The tools are designed to explore the new media theoretic landscape of AI, which are listed in each repository’s documentation and developed in the essays that motivate them. Critical work on large language models has, for a decade, been constrained by a tooling deficit. Either work with commercial APIs, and accept the interpretive costs, or do without tools and write essays that assert what a geometry looks like without ever seeing one. Vector Lab is an attempt to close that gap, to produce instruments that are continuous with the theoretical project rather than imported from outside it, and to make them public so that others can use, extend, or disagree with the work they do.

How the instruments relate

The five instruments work at different scales of the same object. Vectorscope explains the internal geometry of a single open-weight model, reading weights, activations, and attention at every layer.
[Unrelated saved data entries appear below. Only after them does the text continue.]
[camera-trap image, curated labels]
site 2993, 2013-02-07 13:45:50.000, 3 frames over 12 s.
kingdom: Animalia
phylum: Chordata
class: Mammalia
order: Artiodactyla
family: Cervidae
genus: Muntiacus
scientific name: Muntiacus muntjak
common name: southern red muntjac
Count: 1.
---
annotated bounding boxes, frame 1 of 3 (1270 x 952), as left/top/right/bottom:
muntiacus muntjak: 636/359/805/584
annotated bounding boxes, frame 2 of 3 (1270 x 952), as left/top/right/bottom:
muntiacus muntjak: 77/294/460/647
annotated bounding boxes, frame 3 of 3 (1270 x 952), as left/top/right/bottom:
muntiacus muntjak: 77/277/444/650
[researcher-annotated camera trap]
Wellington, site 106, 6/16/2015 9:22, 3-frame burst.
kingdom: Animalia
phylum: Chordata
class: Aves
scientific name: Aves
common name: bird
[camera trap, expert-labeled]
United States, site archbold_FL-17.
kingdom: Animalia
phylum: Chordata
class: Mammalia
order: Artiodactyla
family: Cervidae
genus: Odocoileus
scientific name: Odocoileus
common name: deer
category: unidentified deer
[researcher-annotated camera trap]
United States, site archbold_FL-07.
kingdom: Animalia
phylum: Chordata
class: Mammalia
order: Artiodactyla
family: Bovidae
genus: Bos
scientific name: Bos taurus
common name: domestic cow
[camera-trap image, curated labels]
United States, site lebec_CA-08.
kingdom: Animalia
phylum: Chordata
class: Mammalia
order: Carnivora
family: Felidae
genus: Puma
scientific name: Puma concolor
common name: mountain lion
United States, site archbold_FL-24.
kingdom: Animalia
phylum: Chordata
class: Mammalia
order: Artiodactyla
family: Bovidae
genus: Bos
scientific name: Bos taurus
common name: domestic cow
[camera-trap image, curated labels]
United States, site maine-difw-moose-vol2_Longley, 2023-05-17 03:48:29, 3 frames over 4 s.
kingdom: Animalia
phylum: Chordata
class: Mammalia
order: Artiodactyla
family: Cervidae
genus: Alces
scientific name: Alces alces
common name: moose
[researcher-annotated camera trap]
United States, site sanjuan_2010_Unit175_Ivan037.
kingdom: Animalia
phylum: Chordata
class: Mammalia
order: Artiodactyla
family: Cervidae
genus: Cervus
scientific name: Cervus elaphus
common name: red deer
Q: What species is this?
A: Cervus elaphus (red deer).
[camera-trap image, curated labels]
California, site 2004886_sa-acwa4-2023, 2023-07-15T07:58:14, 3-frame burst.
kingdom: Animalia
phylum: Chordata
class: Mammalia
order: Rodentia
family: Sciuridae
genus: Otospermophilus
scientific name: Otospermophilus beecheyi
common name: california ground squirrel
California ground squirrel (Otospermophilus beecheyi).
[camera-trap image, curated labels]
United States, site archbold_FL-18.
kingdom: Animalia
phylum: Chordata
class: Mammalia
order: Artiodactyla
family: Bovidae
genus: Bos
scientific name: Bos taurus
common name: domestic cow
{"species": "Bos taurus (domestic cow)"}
Manifoldscope opens one manifold for sustained close reading, often a manifold produced by a Vectorscope-inspected model, binding geometric measurement to critical interpretation. Manifold Atlas maps the terrain between models, comparing how different embedding models organise the same inputs. Manifoldscope and Atlas are anatomical and cartographic of the same kind of object, one entering a manifold and the other surveying across manifolds.

Theoryscope stands apart in its object, addressing the geometry of meso structures in vector space rather than the geometry of a model. It opens a reflexive possibility, comparing the eigendirections of a theoretical corpus against the model trained on that corpus. LLMbench is oriented to the hermeneutic reading of generated prose, the level at which models are usually encountered. It sits above the geometric instruments and often serves as the presentation layer for findings that begin lower down.

Further reading

The tools operationalise claims developed across the vector theory sequence on Stunlaw and in the wider research programme. The essays are the conceptual statements; the tools are the empirical instruments that test, extend, and sometimes contradict them.

The vector theory sequence (Stunlaw)

Books and longer work

Using the tools

Each repository contains full documentation, dependencies, and setup instructions. Tools are research instruments and are offered as-is under permissive licences. If Vector Lab tools support published research, please cite the specific tool and version, and cite the relevant theoretical essays where the claims being tested are developed.